I decided to re-watch the DVD of the birthfather’s interview so I could narrow down my questions for our upcoming meeting. I wrote them out in my journal as I ate a few red vines and then completely exhausted I fell asleep waiting for the phone to ring.
This is how it works…. After court you are driven back to the GH where you are told to go to your room and not come back out till called. AW then transports all the birth families to the lobby of the guest house and they call us down two or three at a time depending on how many interpreters there are that day. We get about 15 minuets of face time to get a lifetime of questions answered. We were able to ask about ten questions and tell the birth dad a little about us. We gave him about 20 photo’s of the kids as well as our family photo and he was very kind and let us video the entire process. What a treasure for Sada and Roza. During the interview the father and I both cried, and as I look at the pictures of Craig and I with him I can see how emotionally spent I am and can’t even imagine how he must be feeling, to think this is just the start of his emotional day. At this point we were asked to return to our rooms until all interviews were over. When that was finished we were driven to lunch and the birth families were taken to the TH to say goodbye a final time. I had been nervous for Roza and Sada. I wanted to protect them from the pain of good bye but not keep that from them at the same time. I was worried about what it would do to our bonding process with them and how to help them. As we pulled in to the TH after lunch I expected the worse but we were greeted by the happy smiling face and waving hand of Sada, Roza was her shy timid self but climbed into my lap. It was obvious she had been crying a streak of tear still wet on her cheek. Craig and I tried to make this a happier time for them and thought R and S put on a good show I could see the hurt and pain in their eyes and all over their face, I felt helpless to ease the hurt, a mother’s fear and heartache.
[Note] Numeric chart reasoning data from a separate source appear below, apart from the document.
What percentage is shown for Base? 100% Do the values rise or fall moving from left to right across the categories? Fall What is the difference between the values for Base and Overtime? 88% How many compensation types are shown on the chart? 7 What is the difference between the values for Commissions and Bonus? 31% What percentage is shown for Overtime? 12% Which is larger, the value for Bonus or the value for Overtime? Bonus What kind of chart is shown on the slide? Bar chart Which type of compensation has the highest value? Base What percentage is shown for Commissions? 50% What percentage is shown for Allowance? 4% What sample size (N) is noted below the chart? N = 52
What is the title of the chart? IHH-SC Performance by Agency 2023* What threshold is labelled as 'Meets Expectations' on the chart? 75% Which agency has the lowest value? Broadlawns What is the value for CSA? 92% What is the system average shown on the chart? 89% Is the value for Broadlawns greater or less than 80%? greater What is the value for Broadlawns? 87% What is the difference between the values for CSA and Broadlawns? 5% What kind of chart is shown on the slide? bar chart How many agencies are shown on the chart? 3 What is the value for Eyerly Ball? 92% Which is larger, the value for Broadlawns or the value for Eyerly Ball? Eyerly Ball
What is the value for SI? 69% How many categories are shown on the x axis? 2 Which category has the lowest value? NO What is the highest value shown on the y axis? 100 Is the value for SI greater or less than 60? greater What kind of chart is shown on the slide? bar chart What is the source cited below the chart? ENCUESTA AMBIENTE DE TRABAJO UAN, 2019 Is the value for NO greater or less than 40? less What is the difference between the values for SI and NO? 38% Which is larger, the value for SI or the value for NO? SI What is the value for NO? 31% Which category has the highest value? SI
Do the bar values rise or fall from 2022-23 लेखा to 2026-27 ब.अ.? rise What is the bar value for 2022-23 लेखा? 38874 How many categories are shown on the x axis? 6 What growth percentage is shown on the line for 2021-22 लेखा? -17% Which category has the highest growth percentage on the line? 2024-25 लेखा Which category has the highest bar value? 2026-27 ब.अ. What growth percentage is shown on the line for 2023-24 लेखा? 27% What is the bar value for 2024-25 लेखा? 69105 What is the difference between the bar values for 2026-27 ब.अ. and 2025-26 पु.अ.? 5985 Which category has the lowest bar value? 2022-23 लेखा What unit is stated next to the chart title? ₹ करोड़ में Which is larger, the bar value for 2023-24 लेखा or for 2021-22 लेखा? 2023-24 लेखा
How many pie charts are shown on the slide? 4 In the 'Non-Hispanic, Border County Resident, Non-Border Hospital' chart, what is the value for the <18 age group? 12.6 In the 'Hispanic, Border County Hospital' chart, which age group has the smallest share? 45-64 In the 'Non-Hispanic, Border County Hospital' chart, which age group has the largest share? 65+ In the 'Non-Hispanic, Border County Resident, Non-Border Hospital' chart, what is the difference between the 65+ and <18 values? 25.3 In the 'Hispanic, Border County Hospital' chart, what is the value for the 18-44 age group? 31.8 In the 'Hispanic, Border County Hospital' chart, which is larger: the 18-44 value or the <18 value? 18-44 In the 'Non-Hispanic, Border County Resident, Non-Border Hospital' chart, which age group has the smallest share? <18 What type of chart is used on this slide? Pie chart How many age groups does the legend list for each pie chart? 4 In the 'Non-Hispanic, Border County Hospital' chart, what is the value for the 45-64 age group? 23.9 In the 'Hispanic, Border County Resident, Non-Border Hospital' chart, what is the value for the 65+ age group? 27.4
By the time we made it home from the TH Kelli, Jill and Maddie where back from taking B and B back to the orphanage. We shared news of hurt, pain and sorrow, ate some chocolate, packed Jill’s things and in what felt like the blink of an eye she was hugging me goodbye in the courtyard of the GH her luggage already loaded on top of the van. Tears, tears and more tears mixed with snot and I love you. The sound of the door closing her in was the last I could take. I’m done, I have nothing left in me toady I just need today to end and a new sunrise tomorrow.